Georgia Tech Student Inventors Compete For Inventure Prize

Need a detector for your gas grill to tell you when to turn it off? Or want to use your smartphone to learn and teach braille?

Undergrads at Georgia Tech have designed products to do just that. Next week, six teams will compete for a total of $35,000 in prizes to take their inventions to the next level.

Mohamad Najia says drooping eyelids are common for older adults.  

“The person driving with drooping eyelids, they can’t even see the rearview mirror or the traffic signal, so they can’t see in front of them or behind them,” Najia says. 

And when surgeons try to fix the problem: 

“They have to suture the inner eyelid and then free-hand cut away the excess muscle that causes the drooping,” Najia says. 

Since they’re eye-balling it, many times, they cut off too much. 

“And that leaves the patient with an abnormally short eye-lid, so functionally and cosmetically those are big problems,” he says.  
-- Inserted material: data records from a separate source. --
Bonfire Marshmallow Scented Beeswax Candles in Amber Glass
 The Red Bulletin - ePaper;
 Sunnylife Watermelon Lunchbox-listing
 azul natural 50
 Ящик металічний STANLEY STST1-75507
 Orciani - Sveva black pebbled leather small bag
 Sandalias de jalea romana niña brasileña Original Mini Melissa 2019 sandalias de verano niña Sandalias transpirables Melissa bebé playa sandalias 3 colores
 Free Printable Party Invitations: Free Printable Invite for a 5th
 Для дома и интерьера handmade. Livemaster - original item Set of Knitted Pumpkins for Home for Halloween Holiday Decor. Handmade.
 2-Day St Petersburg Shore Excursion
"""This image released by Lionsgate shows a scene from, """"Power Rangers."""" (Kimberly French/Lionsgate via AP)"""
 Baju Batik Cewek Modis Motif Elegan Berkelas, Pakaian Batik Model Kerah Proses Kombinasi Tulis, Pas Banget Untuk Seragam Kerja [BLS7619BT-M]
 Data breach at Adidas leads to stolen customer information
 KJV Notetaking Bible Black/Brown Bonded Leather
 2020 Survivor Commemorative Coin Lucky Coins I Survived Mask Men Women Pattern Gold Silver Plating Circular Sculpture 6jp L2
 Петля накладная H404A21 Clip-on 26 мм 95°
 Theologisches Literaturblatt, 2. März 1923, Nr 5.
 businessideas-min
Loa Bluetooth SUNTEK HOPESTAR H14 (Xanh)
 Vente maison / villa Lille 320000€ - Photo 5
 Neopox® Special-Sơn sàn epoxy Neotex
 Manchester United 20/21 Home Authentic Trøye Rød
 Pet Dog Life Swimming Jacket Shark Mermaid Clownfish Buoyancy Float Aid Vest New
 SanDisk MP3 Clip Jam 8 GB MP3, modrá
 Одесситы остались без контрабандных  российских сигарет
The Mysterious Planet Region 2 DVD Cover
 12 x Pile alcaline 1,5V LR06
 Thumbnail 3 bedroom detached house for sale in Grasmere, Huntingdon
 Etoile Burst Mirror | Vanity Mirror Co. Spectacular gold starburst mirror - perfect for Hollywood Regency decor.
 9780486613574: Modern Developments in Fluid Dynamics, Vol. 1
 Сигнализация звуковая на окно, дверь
So Najia and two other students designed a six-inch OculoStaple surgical clamp that looks like an oversized aluminum tweezer with a thin opening for a blade.  

“So in one fluid motion, they’re able to safely cut away the excess muscle and seal the incision,” Najia says. 

Other finalists in the Inventure Prize competition include: QuantaBrew, an airtight container that keeps coffee grounds fresh and dispenses the same amount every time; Eqipan online audio effects marketplace; Haplit, an interactive tool to learn and teach braille; Shortweb, an information-sharing tool and Flame Tech Grill Defendera safety device for gas grills. 

Chris Reaves is one of the organizers of Inventure Prize. He says in the past few years, there’s been a lot of interest from Georgia Tech undergrads who want to start their own companies.  

“It’s the implementation of those ideas and inventions into actual start-up companies that’s the difficult part,” Reaves says. “It’s not the invention itself, it’s how to execute it outside the boundaries of the campus.” 

The first-place team will win $20,000 and free U.S. patent filings.